DIRECTIONS FOR THIS TASK | Please write out the records below again, swapping "picture-taker" for "photographer" and changing nothing else.
Start of TASK INPUT
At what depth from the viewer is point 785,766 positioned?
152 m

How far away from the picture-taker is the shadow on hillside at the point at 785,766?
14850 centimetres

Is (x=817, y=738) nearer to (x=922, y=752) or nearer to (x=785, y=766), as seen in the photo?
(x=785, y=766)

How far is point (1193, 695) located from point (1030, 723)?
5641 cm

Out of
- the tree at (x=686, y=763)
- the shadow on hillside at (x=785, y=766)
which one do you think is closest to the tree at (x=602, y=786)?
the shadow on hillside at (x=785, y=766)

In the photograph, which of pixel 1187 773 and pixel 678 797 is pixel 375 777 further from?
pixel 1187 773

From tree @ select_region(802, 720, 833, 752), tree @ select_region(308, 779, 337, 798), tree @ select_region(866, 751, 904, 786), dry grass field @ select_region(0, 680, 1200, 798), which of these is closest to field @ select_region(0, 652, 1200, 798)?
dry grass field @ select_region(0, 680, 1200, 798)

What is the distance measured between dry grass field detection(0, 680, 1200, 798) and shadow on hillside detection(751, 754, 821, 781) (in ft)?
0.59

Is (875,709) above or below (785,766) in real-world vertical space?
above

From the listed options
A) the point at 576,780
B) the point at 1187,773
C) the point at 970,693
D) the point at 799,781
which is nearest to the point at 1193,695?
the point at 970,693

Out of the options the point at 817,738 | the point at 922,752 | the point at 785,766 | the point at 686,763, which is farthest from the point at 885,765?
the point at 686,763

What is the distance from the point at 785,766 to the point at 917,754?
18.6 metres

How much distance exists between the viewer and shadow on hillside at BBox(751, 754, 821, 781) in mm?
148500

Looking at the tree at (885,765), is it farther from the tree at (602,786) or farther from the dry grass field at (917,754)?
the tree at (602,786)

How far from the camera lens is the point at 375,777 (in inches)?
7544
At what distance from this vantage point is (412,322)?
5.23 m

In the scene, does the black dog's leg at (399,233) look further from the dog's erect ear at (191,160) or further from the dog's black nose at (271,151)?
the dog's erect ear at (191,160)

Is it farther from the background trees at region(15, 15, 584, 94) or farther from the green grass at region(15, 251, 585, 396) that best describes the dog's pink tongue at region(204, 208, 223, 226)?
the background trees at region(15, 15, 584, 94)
End of TASK INPUT
WORKED ANSWER |
At what depth from the viewer is point 785,766 positioned?
152 m

How far away from the photographer is the shadow on hillside at the point at 785,766?
14850 centimetres

Is (x=817, y=738) nearer to (x=922, y=752) or nearer to (x=785, y=766), as seen in the photo?
(x=785, y=766)

How far is point (1193, 695) located from point (1030, 723)?
5641 cm

Out of
- the tree at (x=686, y=763)
- the shadow on hillside at (x=785, y=766)
which one do you think is closest to the tree at (x=602, y=786)?
the shadow on hillside at (x=785, y=766)

In the photograph, which of pixel 1187 773 and pixel 678 797 is pixel 375 777 further from?
pixel 1187 773

From tree @ select_region(802, 720, 833, 752), tree @ select_region(308, 779, 337, 798), tree @ select_region(866, 751, 904, 786), dry grass field @ select_region(0, 680, 1200, 798), which of these is closest to field @ select_region(0, 652, 1200, 798)?
dry grass field @ select_region(0, 680, 1200, 798)

What is the distance measured between dry grass field detection(0, 680, 1200, 798) and shadow on hillside detection(751, 754, 821, 781) (in ft)?
0.59

Is (875,709) above or below (785,766) in real-world vertical space?
above

From the listed options
A) the point at 576,780
B) the point at 1187,773
C) the point at 970,693
D) the point at 799,781
which is nearest to the point at 1193,695?
the point at 970,693

Out of the options the point at 817,738 | the point at 922,752 | the point at 785,766 | the point at 686,763, which is farthest from the point at 885,765?
the point at 686,763

What is the distance from the point at 785,766 to the point at 917,754?
18.6 metres

How much distance exists between the viewer and shadow on hillside at BBox(751, 754, 821, 781) in mm?
148500

Looking at the tree at (885,765), is it farther from the tree at (602,786) or farther from the dry grass field at (917,754)?
the tree at (602,786)

How far from the camera lens is the point at 375,777 (in inches)?
7544
At what distance from this vantage point is (412,322)?
5.23 m

In the scene, does the black dog's leg at (399,233) look further from the dog's erect ear at (191,160) or further from the dog's black nose at (271,151)?
the dog's erect ear at (191,160)

Is it farther from the background trees at region(15, 15, 584, 94) or farther from the green grass at region(15, 251, 585, 396) that best describes the dog's pink tongue at region(204, 208, 223, 226)?
the background trees at region(15, 15, 584, 94)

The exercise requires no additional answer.